AIM OF THE TASK:
From the court opinion below, give the part that opens with the words "Richard L. Hathaway, Asst." and closes with "Cal., for defendant-appellant." again, swapping "Asst. U.S. Atty." for "Assistant U.S. Attorney".
** QUOTED PASSAGE follows **
UNITED STATES of America, Plaintiff-Appellee,
v.
Paul George STEMM, Defendant-Appellant.

No. 87-1426.

United States Court of Appeals,
Tenth Circuit.

Dec. 10, 1987.

Richard L. Hathaway, Asst. U.S. Atty. (Benjamin L. Burgess, Jr., U.S. Atty., Topeka, Kan., with him on the brief), Kansas City, Kan., for plaintiff-appellee.

Arnold M. Stone of Haight, Dickson, Brown & Bonesteel, Santa Ana, Cal., for defendant-appellant.

Before HOLLOWAY, Chief Judge, McKAY, LOGAN, SEYMOUR, MOORE, ANDERSON, TACHA, and BALDOCK, Circuit Judges.

ON REHEARING EN BANC

JOHN P. MOORE, Circuit Judge.

1

This case presents questions of whether this court can enact a rule providing summary review of a direct criminal appeal, and, if so, whether the panel using that rule in this case properly employed its provisions. We conclude we have the necessary rule-making authority, but the panel failed to adhere to the procedure prescribed by the rule. We vacate the order of summary affirmance.
** End of QUOTED PASSAGE **
** SUPPLIED DATA follows **
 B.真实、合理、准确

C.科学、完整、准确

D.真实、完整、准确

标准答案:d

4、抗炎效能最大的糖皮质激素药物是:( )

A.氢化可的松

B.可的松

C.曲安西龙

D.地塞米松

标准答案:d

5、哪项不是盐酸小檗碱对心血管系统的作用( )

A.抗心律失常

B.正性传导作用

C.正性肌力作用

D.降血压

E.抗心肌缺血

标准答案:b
** End of SUPPLIED DATA **
** SUPPLIED DATA follows **
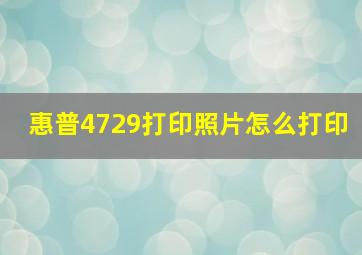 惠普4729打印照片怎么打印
** End of SUPPLIED DATA **
ANSWER AREA:
Richard L. Hathaway, Assistant U.S. Attorney (Benjamin L. Burgess, Jr., U.S. Atty., Topeka, Kan., with him on the brief), Kansas City, Kan., for plaintiff-appellee.

Arnold M. Stone of Haight, Dickson, Brown & Bonesteel, Santa Ana, Cal., for defendant-appellant.